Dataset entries
....................

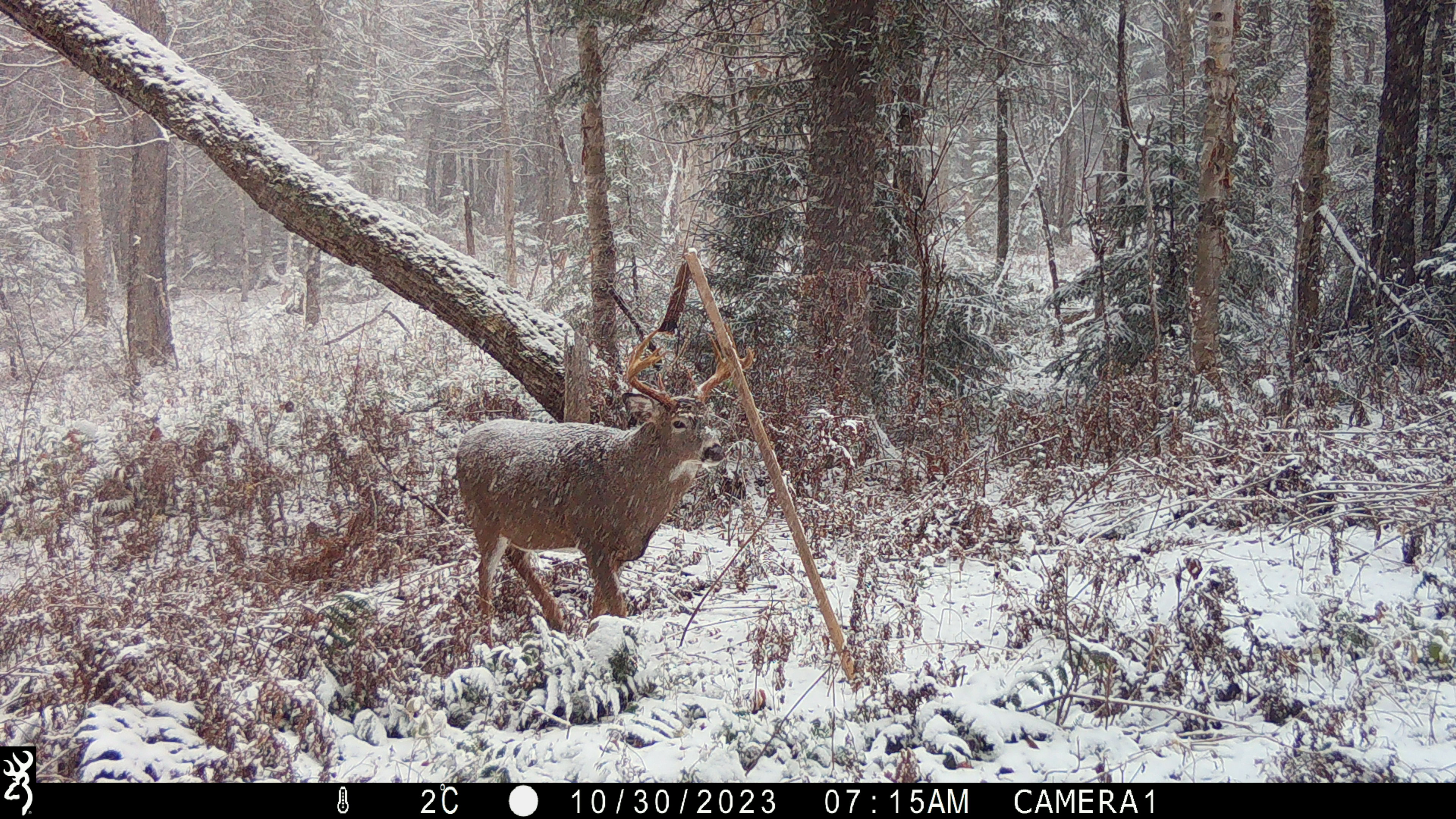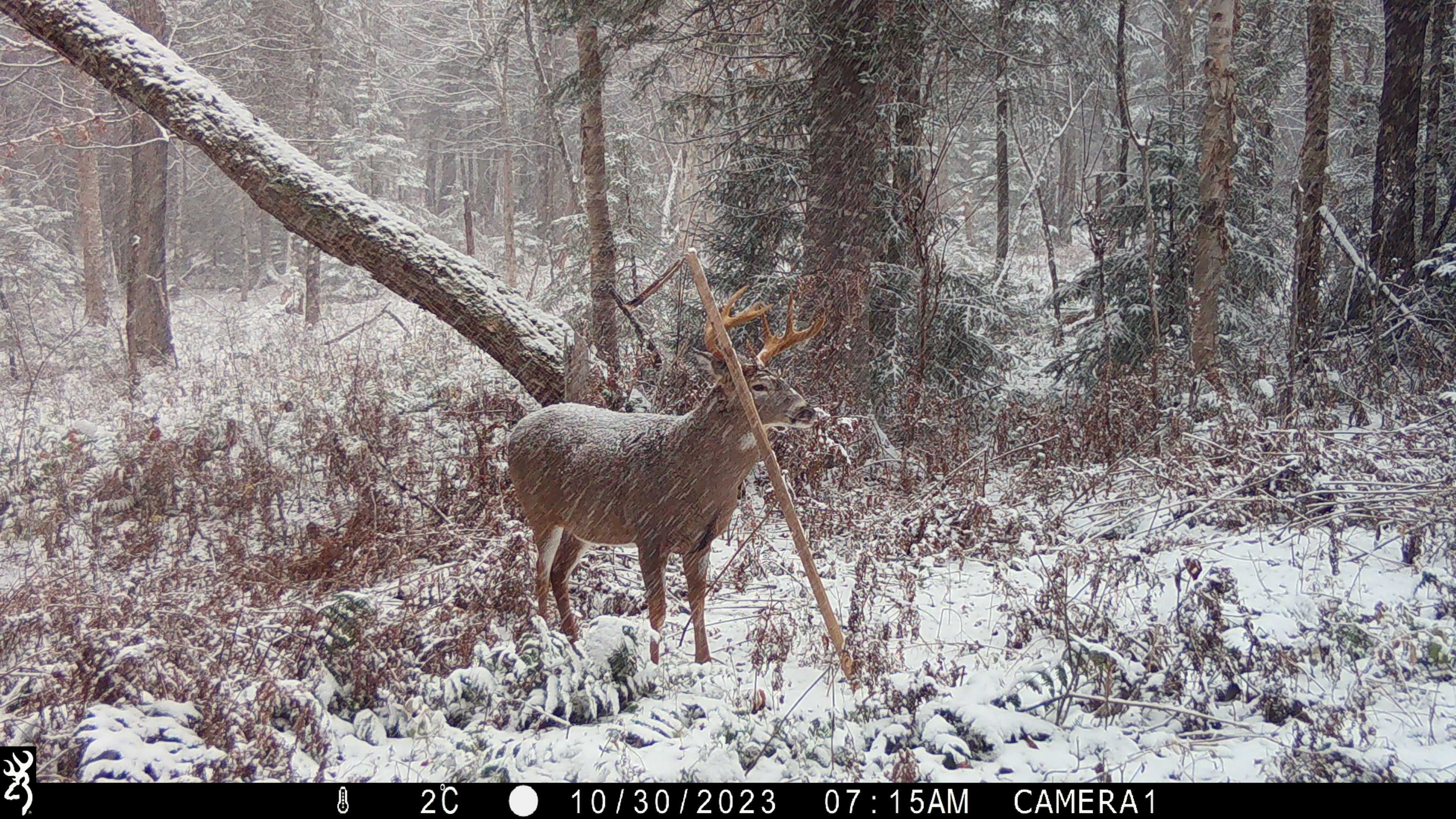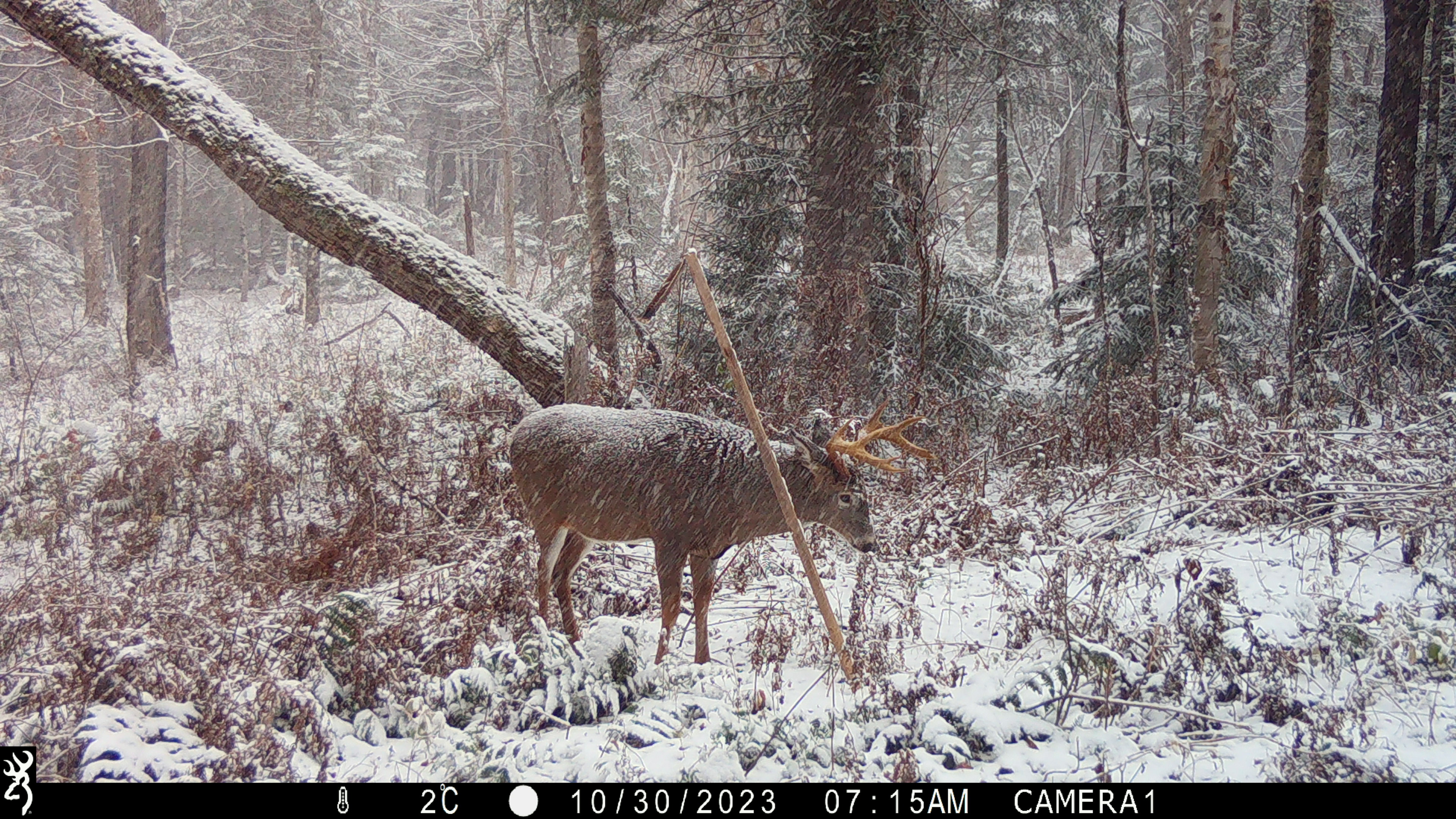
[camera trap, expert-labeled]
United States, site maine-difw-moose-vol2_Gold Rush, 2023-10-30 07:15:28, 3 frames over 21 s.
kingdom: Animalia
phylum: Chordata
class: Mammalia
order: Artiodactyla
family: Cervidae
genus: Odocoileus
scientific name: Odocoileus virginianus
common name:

....................

PROMPT
Please repeat the records above word for word, and do not include the pictures.

SOLVED PROBLEM
[camera trap, expert-labeled]
United States, site maine-difw-moose-vol2_Gold Rush, 2023-10-30 07:15:28, 3 frames over 21 s.
kingdom: Animalia
phylum: Chordata
class: Mammalia
order: Artiodactyla
family: Cervidae
genus: Odocoileus
scientific name: Odocoileus virginianus
common name:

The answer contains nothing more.